Selected passage:

--------------------

Posted by Matt Birchler
— 2 min read

Casey Newton writing on Platformer: Google Slings More AI at the Web

To get the web we had at its peak, platforms and publishers had to align around mutually beneficial incentives. They did it before, and they can do it again. It would nice to see some progress here before the web breaks any further than it already has.

This really is the big question, and Casey brings up one idea that I think is quite interesting related to letting you connect your premium website subscriptions into chatbots so you can get better answers based on the sources you personally pay for. I don’t think there’s a single magic bullet that will make the future of the web great for everyone, but the current state of things has been developed over decades and is basically unrecognizable to someone who teleported here from the 90s.

If I could be real for a second, I’ve found my corner of the internet to be frustratingly quick to pretend all of this LLM stuff is doing nothing of value, or to just throw their hands in the air and exclaim, “it’s all over!” I think too many people feel these tools are just like NFTs, and they’ll have 6 months of heat before crashing down – a tough position to take 2.5 years after the launch of ChatGPT. I’m not saying you need to love them or even use them yourself, and I’m certainly not saying that you need to use them or be left behind (a common NFT/crypto tactic), but I think sticking your head in the sand and wishing the rest of the world stops using them is an increasingly perilous position to take.

--------------------

Your tasks:
1. According to the blog post, how long after the launch of ChatGPT is its author writing?
2. Rewrite the blog post from "This really is" to "from the 90s.", putting "AI assistants" in place of "chatbots".
3. Continue the blog post on AI and the future of the web from its last sentence.

--------------------

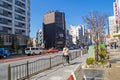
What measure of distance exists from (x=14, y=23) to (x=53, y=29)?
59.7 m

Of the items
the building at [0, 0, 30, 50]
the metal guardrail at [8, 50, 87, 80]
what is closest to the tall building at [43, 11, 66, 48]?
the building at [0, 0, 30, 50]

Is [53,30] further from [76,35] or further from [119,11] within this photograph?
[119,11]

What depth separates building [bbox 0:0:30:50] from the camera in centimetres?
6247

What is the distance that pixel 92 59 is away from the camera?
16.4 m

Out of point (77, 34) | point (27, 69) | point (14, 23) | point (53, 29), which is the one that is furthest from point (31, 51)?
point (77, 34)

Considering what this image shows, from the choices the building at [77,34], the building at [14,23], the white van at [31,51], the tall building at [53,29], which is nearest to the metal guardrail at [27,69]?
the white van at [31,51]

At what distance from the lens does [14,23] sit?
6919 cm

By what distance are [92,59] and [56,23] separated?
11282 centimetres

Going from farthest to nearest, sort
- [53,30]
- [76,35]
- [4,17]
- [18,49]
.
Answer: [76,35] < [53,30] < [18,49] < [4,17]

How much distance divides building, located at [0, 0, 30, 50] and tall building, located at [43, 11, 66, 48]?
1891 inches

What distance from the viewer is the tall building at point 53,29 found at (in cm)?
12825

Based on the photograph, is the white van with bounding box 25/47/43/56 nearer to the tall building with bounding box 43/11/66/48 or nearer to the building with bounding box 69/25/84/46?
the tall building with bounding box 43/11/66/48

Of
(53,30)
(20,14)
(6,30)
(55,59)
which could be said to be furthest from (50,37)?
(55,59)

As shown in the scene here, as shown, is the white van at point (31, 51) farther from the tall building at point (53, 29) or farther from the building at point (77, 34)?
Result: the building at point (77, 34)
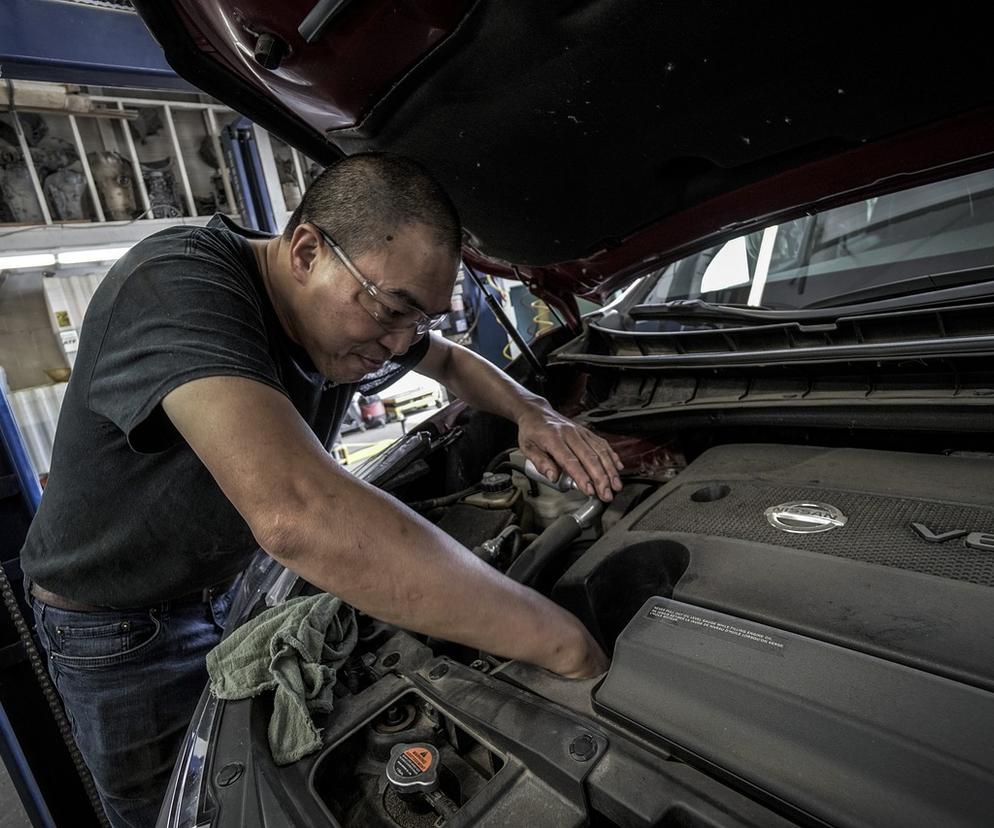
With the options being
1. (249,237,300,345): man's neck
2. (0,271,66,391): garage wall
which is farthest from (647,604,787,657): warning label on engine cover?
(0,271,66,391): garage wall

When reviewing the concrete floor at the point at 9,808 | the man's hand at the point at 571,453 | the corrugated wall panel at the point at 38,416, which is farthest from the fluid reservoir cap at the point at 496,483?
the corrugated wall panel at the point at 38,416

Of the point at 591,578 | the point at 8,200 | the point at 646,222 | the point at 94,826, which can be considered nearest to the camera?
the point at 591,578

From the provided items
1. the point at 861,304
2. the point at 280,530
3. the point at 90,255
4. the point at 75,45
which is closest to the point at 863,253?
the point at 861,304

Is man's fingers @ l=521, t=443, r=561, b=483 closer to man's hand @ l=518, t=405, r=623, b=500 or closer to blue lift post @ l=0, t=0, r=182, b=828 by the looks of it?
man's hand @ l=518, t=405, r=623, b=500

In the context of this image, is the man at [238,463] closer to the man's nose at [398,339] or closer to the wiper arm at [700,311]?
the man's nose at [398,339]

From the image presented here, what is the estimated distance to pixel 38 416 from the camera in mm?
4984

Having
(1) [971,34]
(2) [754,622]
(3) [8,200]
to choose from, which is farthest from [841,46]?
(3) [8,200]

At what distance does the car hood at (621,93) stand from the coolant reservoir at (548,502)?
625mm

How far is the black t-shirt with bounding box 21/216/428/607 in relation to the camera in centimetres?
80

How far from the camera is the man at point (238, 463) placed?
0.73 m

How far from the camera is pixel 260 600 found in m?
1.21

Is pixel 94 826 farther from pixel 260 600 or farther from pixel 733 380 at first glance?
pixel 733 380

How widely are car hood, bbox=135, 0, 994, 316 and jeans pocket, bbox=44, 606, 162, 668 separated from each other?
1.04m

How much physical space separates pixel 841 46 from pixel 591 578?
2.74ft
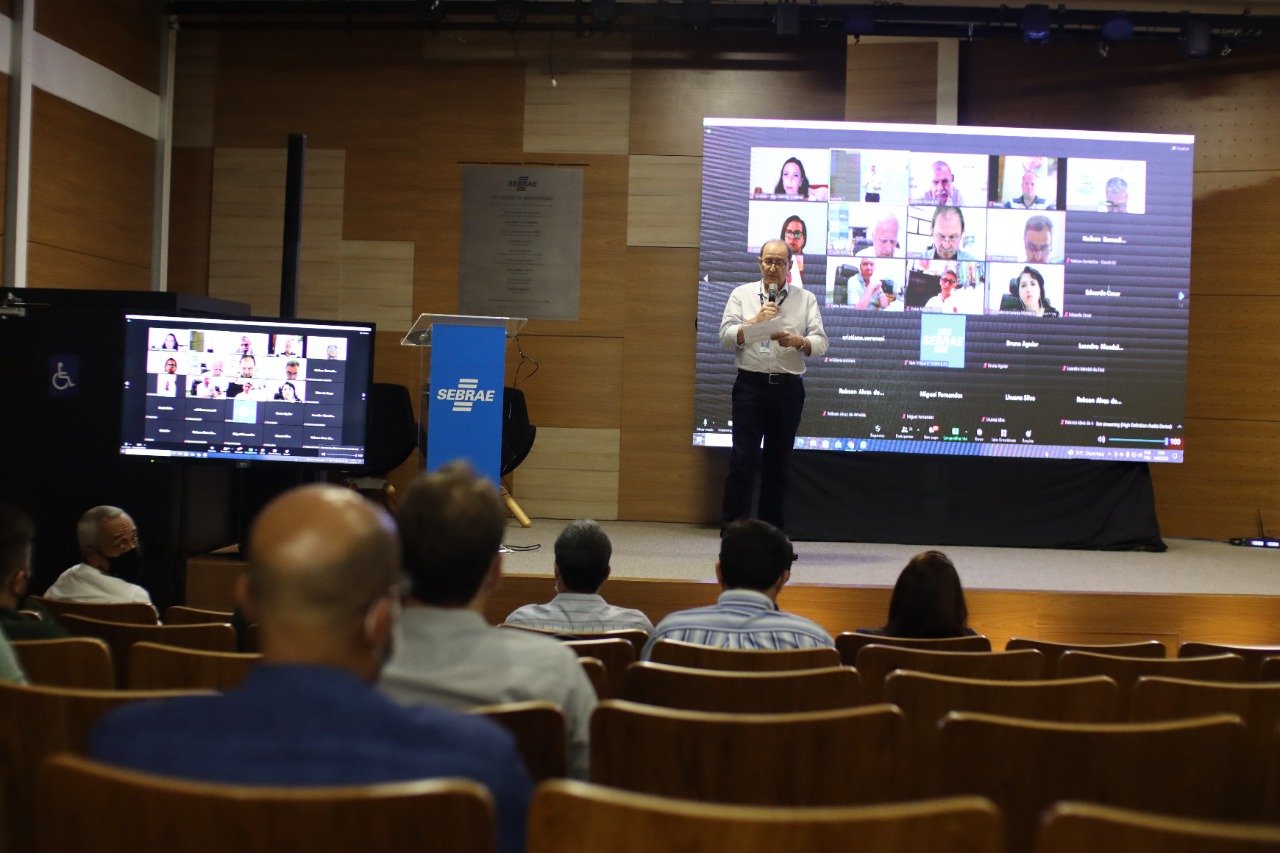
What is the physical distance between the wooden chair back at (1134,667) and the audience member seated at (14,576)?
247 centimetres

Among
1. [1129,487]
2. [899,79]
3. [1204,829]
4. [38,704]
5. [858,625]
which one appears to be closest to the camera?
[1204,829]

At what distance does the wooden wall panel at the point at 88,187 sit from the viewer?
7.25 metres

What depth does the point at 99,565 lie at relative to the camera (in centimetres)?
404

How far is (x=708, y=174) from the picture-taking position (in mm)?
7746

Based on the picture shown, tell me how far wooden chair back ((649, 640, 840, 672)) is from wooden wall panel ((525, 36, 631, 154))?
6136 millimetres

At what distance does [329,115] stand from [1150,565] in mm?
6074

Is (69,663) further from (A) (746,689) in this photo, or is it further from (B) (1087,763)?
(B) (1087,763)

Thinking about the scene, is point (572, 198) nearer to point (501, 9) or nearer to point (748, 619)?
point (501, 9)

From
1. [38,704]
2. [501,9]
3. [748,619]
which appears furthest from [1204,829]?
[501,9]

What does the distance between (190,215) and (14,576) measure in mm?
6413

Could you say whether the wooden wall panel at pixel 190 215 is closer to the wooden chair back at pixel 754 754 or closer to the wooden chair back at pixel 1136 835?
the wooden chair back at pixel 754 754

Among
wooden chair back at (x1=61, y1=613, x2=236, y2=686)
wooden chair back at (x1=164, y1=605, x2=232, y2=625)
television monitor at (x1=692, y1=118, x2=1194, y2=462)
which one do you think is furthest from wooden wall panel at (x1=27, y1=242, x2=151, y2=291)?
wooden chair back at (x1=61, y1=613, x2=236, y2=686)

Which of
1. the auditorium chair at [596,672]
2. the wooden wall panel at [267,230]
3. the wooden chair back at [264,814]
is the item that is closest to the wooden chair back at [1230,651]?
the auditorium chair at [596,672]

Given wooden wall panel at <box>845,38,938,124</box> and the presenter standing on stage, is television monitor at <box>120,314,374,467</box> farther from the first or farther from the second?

--------------------

Set of answers:
1. 2.5 years after the launch of ChatGPT.

2.
This really is the big question, and Casey brings up one idea that I think is quite interesting related to letting you connect your premium website subscriptions into AI assistants so you can get better answers based on the sources you personally pay for. I don’t think there’s a single magic bullet that will make the future of the web great for everyone, but the current state of things has been developed over decades and is basically unrecognizable to someone who teleported here from the 90s.

3.
I guess my message is that it’s time to engage. The internet blew up a lot of ways the world used to work and it destroyed the value of many things that used to be a part of our daily lives. That disruption was met by creative thinkers who found new business models and new ways to bring value to people with the new tools available to them. If you think that LLMs are going to destroy search engines and referral traffic, then help brainstorm solutions to this problem or work towards building a human-centric internet that people want to visit and can’t be replaced by bots. To get a little meta for a second, this is a personal blog that I’ll have been writing for 15 years this fall, and if you’re subscribed, there’s a good chance that you’re not here for the raw news or tips and tricks on using your computer better (I have a YouTube channel for that 😉), you’re here for the person behind the keyboard. That’s the human internet, and I think it still has a strong future if we keep at it. I think that future is more at risk if too many people choose not to engage and just hope this all goes away.